Cole asserts in his first and second points of error that the trial court erred in denying his motion for a directed verdict on the charge of rape and that the evidence on the element of forcible compulsion was insufficient to support a conviction of rape. However, he did not make a motion for a directed verdict at the close of the case.

Arkansas R.Crim.P. 36.21(b) provides: Failure to Question the Sufficiency of the Evidence. When there has been a trial by jury, the failure of a defendant to move for a directed verdict at the conclusion of the evidence presented by the prosecution and at the close of the case because of insufficiency of the evidence will constitute a waiver of any question pertaining to the sufficiency of the evidence to support the jury verdict.

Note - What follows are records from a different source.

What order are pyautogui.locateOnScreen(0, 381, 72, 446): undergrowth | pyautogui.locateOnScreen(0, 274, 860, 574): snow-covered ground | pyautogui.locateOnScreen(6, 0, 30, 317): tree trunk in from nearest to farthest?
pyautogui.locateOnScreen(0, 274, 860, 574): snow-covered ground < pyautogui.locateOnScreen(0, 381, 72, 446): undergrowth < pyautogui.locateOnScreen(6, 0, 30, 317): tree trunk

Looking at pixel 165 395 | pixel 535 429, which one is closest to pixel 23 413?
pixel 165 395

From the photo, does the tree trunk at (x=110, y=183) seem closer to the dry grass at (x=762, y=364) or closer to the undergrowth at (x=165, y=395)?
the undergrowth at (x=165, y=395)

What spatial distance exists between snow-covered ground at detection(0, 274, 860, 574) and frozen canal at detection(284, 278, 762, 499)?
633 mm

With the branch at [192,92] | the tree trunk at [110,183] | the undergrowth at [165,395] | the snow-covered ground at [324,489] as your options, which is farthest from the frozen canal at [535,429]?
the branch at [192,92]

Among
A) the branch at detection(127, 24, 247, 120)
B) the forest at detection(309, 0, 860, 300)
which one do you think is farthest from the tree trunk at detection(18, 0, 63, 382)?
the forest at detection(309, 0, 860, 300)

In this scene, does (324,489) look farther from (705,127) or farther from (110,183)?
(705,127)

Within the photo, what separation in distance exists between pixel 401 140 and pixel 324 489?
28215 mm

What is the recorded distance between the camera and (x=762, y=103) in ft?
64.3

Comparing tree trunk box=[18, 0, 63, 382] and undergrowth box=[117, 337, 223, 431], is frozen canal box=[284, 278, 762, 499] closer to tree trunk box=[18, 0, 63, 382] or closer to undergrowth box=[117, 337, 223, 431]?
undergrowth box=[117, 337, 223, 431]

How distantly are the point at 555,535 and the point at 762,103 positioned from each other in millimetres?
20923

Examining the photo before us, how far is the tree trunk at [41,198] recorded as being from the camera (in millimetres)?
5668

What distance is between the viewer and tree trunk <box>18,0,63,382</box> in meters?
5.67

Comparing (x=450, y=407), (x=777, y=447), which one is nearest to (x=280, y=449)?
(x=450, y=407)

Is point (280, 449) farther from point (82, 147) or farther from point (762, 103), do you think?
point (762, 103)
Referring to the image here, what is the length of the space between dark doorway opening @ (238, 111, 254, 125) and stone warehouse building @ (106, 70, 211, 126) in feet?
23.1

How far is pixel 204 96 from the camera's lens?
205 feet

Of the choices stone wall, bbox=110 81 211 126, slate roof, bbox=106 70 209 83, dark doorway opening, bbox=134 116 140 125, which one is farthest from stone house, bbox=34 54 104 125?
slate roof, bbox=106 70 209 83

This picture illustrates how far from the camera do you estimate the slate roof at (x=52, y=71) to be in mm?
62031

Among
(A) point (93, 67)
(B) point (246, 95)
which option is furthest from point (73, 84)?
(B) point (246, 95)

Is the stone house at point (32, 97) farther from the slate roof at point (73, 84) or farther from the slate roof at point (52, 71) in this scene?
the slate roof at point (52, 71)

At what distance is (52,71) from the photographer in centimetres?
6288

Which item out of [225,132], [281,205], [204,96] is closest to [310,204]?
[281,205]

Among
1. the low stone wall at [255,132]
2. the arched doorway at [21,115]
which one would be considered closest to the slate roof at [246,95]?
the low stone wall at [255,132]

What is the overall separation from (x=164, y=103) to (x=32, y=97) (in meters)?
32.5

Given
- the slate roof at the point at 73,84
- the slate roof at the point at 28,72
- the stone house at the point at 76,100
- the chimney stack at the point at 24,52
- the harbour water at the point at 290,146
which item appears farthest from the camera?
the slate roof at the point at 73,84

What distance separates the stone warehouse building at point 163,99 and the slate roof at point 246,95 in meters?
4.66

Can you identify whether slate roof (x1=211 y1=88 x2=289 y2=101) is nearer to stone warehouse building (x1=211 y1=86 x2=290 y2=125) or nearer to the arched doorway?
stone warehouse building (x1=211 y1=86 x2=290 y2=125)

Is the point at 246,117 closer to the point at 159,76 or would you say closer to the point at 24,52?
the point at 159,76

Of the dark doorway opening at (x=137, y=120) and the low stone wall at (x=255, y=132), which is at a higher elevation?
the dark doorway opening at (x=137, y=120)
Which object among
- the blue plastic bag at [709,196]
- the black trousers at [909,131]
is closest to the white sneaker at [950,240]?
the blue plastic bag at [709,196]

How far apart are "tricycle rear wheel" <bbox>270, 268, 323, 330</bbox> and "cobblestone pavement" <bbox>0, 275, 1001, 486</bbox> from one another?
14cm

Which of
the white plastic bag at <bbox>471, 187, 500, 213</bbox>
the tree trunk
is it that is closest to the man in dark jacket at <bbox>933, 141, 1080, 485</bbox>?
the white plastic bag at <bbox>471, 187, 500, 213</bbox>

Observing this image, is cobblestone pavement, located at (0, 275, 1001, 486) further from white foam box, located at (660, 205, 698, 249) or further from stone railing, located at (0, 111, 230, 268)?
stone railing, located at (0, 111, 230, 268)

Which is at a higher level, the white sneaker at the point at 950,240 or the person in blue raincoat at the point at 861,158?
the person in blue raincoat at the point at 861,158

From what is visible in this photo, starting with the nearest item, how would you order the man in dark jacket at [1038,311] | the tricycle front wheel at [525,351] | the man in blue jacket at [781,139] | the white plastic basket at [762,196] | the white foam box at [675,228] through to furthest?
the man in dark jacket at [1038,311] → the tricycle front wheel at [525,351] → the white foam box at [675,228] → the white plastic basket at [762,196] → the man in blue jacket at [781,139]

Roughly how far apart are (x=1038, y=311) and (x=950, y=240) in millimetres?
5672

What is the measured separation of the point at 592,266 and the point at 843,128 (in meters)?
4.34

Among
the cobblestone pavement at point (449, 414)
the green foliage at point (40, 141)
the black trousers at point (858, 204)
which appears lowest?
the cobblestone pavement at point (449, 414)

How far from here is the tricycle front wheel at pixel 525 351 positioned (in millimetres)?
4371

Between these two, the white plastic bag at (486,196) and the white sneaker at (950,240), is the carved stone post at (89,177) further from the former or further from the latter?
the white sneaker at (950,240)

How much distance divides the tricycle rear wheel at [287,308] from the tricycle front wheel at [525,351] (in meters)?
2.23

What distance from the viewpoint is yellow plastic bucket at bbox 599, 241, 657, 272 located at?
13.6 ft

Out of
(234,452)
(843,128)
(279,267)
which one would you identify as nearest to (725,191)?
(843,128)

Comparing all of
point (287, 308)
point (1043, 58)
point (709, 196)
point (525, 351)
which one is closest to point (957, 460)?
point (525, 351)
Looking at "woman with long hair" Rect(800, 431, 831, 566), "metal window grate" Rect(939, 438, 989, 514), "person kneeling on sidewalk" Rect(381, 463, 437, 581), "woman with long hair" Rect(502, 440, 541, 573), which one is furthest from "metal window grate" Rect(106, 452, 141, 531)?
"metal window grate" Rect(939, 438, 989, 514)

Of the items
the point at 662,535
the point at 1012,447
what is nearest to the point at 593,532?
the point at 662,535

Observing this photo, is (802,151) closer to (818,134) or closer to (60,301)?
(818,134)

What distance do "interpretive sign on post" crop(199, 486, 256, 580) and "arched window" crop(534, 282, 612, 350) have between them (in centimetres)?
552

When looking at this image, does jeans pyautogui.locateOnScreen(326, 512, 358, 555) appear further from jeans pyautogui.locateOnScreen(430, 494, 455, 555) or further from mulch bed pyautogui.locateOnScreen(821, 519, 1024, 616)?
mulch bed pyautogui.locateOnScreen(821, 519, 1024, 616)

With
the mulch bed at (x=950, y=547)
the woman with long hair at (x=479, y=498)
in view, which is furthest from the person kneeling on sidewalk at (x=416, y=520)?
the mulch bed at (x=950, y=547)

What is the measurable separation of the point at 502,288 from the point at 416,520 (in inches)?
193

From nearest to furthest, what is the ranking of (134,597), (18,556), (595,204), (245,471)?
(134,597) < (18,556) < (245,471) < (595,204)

The sufficiency of the evidence issues raised in points 1 and 2 were thus waived by Cole's failure to move for a directed verdict at the close of the case, and we decline to consider these issues on appeal. Andrews v. State, 305 Ark. 262, 807 S.W.2d 917 (1991) (citing Thomas v. State, 303 Ark. 210, 795 S.W.2d 917 (1990) and Houston v. State, 299 Ark. 7, 771 S.W.2d 16 (1989)).


As a third point, Cole argues that the trial court erred in denying his motion to suppress the introduction of evidence of HSV2 testing as the resulting prejudice outweighed its probative value in violation of A.R.E. 403. Rule 403 states that "[although relevant, evidence may be excluded if its probative value is substantially outweighed by the danger of unfair prejudice, confusion of the issues, or misleading the jury, or by considerations of undue delay, waste of time, or needless presentation of cumulative evidence."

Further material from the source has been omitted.